→ Instructions to follow:
Everything from the line containing "How far is point (14, 79)" through the last line of the records must be returned verbatim, and nothing outside that range.

[Start Recorded information]

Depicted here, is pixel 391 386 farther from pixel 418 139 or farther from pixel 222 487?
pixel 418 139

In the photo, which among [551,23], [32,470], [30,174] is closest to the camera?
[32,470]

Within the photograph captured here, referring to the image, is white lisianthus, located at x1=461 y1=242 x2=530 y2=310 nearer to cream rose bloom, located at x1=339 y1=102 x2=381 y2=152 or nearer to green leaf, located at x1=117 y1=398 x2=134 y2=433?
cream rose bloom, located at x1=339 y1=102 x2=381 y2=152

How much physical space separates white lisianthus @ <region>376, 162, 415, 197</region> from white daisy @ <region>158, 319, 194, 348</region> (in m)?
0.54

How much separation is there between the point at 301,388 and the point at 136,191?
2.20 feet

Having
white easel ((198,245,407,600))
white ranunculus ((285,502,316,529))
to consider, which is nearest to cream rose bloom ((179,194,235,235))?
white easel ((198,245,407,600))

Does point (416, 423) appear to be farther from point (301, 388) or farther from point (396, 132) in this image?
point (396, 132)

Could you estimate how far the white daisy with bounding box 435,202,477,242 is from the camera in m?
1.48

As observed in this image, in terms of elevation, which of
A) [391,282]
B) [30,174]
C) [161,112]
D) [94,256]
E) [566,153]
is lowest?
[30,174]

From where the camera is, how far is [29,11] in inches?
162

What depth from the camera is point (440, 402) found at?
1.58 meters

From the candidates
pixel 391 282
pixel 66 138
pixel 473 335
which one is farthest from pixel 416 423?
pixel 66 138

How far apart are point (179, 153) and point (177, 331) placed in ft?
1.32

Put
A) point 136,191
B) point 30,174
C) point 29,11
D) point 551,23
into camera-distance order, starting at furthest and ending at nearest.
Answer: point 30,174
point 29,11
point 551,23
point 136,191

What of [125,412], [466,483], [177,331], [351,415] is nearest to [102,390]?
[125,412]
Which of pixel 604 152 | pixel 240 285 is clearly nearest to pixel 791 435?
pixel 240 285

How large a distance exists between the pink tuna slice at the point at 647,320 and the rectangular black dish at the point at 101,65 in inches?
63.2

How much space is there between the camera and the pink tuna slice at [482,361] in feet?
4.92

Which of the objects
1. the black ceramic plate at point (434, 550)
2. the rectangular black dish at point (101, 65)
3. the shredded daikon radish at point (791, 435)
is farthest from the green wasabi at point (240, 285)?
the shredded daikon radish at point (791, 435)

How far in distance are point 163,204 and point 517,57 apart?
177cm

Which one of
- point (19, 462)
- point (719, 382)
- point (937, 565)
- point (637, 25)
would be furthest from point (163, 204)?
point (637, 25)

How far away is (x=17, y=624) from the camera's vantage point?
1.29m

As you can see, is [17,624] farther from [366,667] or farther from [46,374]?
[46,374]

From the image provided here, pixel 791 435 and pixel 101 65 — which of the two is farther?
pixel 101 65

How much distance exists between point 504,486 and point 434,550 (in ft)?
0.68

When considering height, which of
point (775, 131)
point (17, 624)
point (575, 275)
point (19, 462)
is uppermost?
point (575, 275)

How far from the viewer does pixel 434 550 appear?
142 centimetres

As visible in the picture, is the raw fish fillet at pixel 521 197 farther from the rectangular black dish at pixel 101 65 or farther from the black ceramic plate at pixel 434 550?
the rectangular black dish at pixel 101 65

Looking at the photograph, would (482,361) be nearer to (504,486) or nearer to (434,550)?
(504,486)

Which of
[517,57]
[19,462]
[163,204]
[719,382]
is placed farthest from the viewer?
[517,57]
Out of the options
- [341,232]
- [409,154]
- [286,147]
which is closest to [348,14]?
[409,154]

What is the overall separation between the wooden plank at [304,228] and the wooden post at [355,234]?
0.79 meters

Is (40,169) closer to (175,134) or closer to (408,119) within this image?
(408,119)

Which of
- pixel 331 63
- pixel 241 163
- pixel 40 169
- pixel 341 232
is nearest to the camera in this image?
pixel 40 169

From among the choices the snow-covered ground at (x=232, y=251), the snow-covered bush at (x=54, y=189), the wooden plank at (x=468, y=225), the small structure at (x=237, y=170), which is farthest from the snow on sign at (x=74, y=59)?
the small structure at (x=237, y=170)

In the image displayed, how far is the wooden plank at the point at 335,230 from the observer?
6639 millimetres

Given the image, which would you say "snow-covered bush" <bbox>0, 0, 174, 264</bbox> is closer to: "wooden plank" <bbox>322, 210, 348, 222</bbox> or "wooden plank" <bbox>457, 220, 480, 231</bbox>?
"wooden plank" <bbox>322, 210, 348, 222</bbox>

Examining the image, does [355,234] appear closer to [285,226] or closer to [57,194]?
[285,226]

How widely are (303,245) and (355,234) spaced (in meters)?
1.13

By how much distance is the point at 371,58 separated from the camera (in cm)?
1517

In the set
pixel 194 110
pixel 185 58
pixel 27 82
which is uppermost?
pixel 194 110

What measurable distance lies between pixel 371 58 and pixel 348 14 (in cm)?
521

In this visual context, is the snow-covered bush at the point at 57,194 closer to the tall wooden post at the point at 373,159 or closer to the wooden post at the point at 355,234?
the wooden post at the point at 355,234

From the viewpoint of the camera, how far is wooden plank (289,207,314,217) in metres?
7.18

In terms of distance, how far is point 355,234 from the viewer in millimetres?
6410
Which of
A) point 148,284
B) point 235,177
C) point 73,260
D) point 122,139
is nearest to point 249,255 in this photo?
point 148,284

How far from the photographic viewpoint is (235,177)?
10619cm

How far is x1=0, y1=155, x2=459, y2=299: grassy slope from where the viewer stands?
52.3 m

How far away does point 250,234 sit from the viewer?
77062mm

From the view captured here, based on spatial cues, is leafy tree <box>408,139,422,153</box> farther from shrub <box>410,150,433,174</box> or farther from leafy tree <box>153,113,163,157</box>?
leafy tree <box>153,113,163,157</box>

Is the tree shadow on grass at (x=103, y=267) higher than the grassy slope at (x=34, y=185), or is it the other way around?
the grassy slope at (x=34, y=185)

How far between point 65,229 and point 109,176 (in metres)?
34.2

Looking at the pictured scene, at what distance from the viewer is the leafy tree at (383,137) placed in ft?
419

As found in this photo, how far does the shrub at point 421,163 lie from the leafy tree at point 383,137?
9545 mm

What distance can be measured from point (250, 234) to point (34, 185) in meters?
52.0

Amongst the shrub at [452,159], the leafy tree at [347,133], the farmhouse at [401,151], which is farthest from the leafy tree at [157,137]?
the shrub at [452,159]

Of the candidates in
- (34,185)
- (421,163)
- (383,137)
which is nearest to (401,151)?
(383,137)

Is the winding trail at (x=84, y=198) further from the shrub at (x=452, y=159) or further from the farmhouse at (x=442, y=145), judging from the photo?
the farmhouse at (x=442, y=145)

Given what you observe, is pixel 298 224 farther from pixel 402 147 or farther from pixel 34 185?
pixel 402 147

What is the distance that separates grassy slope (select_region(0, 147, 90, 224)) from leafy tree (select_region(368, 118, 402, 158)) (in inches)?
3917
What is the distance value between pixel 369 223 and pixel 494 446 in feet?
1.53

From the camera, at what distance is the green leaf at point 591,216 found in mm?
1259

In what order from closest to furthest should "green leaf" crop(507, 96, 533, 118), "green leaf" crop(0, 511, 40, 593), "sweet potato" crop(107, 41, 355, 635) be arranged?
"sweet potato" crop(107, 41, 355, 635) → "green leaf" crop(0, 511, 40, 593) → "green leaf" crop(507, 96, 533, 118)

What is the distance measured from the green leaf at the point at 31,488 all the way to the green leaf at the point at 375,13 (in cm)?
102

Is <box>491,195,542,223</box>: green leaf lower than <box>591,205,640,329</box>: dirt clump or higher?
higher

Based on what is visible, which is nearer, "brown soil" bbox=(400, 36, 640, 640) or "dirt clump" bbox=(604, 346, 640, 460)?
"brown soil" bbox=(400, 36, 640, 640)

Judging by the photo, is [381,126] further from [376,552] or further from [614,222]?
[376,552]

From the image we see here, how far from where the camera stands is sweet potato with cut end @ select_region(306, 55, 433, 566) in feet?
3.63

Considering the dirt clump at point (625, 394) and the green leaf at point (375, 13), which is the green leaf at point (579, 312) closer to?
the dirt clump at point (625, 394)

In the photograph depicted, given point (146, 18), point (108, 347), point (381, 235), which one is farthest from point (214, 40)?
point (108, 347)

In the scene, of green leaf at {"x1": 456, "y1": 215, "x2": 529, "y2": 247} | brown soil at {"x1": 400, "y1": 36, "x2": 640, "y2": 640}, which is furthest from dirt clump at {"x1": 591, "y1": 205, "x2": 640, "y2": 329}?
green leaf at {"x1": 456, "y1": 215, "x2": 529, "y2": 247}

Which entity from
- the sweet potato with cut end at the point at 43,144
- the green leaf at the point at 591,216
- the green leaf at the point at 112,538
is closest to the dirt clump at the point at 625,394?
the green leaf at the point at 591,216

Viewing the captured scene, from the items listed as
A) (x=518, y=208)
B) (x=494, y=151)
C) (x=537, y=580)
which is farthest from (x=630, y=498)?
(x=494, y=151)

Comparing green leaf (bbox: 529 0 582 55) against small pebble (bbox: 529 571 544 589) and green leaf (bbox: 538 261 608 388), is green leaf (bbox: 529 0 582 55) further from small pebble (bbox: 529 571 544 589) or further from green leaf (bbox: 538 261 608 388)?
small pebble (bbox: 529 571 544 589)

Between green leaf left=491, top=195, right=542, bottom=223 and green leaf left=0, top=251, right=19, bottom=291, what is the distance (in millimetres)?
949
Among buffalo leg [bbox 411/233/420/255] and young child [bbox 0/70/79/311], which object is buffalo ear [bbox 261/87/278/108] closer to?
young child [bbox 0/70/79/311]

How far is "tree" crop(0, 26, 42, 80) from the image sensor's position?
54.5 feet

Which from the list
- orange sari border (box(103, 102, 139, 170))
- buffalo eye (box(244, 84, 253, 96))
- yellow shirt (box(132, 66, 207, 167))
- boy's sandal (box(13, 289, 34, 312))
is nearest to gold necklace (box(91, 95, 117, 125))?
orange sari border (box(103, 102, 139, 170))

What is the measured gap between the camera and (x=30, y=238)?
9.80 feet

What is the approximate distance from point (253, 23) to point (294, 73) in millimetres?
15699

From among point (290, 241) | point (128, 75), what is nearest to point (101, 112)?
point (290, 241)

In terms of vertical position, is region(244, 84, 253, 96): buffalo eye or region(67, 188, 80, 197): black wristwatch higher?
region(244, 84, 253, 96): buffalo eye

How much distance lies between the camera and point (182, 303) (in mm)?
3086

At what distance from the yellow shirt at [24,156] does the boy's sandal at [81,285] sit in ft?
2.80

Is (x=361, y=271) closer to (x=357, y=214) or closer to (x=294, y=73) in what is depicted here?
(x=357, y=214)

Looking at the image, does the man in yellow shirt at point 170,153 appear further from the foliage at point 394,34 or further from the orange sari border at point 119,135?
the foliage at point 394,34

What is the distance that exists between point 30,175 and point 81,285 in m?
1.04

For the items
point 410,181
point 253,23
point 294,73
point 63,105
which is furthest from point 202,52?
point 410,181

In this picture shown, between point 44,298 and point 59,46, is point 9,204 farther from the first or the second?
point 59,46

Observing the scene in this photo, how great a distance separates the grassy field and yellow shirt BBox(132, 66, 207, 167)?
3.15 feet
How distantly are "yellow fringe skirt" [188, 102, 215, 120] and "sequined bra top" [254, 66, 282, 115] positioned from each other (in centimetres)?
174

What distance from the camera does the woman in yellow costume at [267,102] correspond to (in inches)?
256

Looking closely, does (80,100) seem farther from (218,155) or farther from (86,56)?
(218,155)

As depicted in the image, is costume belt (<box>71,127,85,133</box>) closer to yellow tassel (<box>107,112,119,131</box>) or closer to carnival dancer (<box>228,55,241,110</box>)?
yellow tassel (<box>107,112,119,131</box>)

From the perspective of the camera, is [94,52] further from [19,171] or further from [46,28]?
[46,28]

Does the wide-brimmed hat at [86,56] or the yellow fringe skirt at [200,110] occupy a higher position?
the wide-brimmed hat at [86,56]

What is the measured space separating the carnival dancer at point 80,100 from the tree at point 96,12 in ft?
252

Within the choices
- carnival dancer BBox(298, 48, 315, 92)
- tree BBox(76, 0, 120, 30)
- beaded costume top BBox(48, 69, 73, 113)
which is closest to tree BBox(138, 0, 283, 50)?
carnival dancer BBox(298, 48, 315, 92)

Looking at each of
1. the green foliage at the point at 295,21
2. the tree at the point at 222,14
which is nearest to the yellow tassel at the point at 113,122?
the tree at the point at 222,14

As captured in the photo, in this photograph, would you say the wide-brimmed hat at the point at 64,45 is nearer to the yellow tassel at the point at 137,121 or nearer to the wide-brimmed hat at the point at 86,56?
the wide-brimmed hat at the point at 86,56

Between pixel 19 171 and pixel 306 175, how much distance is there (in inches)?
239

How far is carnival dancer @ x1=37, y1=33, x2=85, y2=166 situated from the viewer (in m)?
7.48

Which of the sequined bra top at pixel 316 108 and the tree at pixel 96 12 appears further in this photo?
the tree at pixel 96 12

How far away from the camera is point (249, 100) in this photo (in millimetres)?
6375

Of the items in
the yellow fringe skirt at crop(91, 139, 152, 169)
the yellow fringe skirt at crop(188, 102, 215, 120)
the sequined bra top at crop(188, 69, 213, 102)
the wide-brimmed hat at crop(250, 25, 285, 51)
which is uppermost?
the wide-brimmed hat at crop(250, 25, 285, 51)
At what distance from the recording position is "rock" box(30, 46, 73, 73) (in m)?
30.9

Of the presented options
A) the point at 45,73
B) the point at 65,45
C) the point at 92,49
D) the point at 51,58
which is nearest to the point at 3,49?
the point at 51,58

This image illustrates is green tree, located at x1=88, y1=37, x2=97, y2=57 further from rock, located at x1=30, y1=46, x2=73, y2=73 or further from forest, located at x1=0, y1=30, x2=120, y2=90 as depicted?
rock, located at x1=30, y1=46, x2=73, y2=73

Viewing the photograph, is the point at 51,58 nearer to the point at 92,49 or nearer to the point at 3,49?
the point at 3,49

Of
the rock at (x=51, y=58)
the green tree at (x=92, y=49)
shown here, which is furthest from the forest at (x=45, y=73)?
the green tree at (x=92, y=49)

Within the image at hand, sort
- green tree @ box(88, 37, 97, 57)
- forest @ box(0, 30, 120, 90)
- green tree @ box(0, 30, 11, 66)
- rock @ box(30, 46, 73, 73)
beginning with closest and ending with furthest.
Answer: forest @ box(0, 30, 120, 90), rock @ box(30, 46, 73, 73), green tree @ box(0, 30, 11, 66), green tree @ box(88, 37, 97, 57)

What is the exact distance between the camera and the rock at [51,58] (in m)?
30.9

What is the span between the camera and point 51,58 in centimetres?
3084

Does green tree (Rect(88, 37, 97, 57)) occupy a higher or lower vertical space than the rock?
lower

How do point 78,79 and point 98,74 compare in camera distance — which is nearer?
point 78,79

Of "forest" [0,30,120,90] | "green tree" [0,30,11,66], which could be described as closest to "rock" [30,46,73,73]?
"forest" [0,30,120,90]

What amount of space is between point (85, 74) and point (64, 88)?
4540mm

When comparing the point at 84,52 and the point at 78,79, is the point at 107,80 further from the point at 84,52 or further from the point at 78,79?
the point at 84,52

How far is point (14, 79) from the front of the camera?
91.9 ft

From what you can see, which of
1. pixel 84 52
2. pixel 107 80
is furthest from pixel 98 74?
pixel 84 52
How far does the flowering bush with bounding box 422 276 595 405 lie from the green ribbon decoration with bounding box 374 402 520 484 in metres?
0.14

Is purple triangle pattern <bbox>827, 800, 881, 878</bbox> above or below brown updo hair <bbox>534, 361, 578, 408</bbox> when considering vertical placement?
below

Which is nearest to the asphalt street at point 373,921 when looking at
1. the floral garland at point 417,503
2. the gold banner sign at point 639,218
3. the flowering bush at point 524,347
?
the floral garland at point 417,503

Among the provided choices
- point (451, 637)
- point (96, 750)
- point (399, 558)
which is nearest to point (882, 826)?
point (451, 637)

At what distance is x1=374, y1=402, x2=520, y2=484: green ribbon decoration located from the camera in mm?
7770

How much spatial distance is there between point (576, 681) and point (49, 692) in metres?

[End Recorded information]

→ The output:
How far is point (14, 79) from the front of the camera?
91.9 ft

From what you can see, which of
1. pixel 84 52
2. pixel 107 80
is furthest from pixel 98 74?
pixel 84 52
How far does the flowering bush with bounding box 422 276 595 405 lie from the green ribbon decoration with bounding box 374 402 520 484 in metres?
0.14

Is purple triangle pattern <bbox>827, 800, 881, 878</bbox> above or below brown updo hair <bbox>534, 361, 578, 408</bbox> when considering vertical placement?
below

Which is nearest to the asphalt street at point 373,921 when looking at
1. the floral garland at point 417,503
2. the gold banner sign at point 639,218
3. the flowering bush at point 524,347
?
the floral garland at point 417,503

Among the provided choices
- point (451, 637)
- point (96, 750)
- point (399, 558)
which is nearest to point (882, 826)?
point (451, 637)

At what distance is x1=374, y1=402, x2=520, y2=484: green ribbon decoration located from the camera in mm?
7770

How much spatial distance is there between point (576, 681) and point (49, 692) in metres?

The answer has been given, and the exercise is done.